* **Task to complete**:
Look for the word "annotators" in the entries and copy each line where it appears.

Stored data
<<<<
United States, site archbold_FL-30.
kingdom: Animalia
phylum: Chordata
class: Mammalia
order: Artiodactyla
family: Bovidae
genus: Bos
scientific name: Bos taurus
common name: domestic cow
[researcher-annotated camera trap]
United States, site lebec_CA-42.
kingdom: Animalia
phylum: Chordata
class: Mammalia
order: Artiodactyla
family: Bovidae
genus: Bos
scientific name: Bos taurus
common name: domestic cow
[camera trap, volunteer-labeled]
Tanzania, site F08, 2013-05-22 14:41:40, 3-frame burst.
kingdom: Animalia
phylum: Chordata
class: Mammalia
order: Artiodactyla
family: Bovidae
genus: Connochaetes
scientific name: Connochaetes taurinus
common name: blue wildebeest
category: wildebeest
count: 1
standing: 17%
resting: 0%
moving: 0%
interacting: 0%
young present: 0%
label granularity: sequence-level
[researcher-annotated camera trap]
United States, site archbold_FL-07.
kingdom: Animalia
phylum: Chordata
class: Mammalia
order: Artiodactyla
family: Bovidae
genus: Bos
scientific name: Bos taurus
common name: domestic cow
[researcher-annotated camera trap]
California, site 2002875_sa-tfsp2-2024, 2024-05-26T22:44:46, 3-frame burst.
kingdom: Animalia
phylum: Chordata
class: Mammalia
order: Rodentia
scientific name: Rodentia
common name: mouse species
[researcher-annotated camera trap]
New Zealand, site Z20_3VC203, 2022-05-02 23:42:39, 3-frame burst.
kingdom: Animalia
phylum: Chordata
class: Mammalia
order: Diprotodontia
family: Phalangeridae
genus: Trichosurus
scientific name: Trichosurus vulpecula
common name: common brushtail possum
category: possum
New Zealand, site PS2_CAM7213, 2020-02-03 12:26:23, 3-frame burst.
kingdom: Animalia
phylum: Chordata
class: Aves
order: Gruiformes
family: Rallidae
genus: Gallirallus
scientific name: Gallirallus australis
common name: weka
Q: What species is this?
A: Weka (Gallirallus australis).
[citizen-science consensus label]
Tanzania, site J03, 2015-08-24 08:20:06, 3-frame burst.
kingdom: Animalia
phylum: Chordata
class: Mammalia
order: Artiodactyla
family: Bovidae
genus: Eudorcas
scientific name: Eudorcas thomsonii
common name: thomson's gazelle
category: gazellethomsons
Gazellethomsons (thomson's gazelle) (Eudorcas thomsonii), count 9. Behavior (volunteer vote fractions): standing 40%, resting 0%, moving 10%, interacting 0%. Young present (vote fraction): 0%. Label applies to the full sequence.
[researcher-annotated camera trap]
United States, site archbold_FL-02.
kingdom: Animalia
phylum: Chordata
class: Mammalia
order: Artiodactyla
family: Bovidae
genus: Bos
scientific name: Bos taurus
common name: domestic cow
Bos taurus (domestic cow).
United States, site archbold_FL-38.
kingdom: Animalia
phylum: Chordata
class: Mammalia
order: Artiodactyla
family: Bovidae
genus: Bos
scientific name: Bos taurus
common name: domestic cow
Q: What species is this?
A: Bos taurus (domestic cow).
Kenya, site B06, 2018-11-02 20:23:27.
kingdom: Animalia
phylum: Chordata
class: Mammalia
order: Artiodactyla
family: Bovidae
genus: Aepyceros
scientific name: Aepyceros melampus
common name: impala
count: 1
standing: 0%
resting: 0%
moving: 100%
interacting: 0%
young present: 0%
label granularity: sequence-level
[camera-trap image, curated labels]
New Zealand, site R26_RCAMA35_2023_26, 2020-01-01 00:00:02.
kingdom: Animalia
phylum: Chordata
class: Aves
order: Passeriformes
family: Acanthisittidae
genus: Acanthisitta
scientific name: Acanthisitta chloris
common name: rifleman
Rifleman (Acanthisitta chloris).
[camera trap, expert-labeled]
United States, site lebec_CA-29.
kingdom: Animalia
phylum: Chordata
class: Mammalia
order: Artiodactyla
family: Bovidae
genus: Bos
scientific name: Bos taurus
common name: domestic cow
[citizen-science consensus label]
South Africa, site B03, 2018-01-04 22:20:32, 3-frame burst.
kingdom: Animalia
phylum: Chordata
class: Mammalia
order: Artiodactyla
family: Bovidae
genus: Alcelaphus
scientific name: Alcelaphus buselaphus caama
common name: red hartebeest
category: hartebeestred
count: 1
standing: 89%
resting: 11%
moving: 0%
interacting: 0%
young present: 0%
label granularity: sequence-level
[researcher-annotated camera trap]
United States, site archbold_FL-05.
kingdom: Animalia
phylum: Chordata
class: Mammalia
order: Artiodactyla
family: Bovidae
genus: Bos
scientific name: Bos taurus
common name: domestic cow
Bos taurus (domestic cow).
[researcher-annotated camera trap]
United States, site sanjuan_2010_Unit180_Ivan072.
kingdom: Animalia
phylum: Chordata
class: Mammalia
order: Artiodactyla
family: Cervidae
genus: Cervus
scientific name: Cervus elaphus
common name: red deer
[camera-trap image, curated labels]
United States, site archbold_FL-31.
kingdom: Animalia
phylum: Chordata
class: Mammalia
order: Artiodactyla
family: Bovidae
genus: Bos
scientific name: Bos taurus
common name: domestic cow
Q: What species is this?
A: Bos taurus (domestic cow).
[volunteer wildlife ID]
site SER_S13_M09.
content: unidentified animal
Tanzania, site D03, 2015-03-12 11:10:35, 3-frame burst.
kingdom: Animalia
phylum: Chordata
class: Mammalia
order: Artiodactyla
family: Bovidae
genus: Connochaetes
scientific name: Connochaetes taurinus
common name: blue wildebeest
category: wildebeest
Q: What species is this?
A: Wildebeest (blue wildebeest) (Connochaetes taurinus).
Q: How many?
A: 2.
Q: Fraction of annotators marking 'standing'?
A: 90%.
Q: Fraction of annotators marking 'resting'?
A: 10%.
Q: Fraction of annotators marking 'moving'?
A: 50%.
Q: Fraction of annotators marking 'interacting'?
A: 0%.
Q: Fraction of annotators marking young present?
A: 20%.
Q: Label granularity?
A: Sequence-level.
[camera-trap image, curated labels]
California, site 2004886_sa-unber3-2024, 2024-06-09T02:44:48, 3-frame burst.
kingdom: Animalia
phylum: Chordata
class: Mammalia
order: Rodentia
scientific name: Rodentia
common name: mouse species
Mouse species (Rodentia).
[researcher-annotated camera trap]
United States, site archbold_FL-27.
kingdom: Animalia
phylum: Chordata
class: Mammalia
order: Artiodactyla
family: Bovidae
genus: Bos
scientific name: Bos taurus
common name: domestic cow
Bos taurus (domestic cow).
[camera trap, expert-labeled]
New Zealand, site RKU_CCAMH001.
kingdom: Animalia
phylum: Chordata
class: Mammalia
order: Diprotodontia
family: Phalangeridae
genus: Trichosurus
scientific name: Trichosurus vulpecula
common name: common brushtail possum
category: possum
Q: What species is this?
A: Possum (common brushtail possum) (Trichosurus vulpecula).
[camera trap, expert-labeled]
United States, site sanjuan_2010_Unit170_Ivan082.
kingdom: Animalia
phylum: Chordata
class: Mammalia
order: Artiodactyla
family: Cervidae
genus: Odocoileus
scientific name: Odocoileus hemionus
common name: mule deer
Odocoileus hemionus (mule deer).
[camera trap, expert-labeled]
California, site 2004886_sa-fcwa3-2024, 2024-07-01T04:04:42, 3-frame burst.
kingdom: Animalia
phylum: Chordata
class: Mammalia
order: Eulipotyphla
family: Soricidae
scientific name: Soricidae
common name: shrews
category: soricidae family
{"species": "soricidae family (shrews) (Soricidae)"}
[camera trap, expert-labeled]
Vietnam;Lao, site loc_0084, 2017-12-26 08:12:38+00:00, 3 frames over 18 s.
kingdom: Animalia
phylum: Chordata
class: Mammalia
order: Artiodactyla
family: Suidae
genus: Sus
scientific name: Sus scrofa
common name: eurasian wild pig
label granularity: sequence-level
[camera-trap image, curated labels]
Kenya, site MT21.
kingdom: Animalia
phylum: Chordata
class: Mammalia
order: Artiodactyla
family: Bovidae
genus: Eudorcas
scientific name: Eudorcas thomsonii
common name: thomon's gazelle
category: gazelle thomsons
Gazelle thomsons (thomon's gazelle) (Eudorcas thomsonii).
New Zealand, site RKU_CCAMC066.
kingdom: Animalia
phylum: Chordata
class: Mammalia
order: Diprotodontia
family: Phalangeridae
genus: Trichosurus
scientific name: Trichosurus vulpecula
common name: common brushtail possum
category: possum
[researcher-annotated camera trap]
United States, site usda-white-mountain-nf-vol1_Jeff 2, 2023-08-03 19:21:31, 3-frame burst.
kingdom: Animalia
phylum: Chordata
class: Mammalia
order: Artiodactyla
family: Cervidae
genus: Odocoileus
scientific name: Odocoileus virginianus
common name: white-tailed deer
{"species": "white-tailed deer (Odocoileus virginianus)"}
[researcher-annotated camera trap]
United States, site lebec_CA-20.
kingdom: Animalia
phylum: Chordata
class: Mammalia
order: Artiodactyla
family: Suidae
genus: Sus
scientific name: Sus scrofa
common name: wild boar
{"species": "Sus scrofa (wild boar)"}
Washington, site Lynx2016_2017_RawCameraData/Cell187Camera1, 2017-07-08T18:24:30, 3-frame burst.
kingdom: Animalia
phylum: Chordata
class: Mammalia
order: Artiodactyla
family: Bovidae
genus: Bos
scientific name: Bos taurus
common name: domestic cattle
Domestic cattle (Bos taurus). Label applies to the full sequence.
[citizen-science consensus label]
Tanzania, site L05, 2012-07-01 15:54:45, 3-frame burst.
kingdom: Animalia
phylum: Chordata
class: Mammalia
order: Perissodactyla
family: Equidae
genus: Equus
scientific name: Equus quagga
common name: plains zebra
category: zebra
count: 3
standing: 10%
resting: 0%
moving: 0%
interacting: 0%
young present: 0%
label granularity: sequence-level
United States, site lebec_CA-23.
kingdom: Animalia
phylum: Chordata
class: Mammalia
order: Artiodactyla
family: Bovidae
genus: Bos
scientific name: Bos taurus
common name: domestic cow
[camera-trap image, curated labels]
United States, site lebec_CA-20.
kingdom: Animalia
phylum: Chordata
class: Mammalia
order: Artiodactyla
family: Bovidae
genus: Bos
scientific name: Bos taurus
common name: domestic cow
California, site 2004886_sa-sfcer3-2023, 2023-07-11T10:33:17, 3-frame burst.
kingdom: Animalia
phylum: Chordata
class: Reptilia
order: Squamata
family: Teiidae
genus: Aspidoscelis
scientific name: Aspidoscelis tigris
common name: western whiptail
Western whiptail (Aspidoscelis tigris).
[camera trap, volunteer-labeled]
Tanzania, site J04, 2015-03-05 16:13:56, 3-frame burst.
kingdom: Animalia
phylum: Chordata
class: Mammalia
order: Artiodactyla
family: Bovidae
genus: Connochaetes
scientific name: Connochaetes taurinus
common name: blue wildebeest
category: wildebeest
>>>>
* **Task response**:
Q: Fraction of annotators marking 'standing'?
Q: Fraction of annotators marking 'resting'?
Q: Fraction of annotators marking 'moving'?
Q: Fraction of annotators marking 'interacting'?
Q: Fraction of annotators marking young present?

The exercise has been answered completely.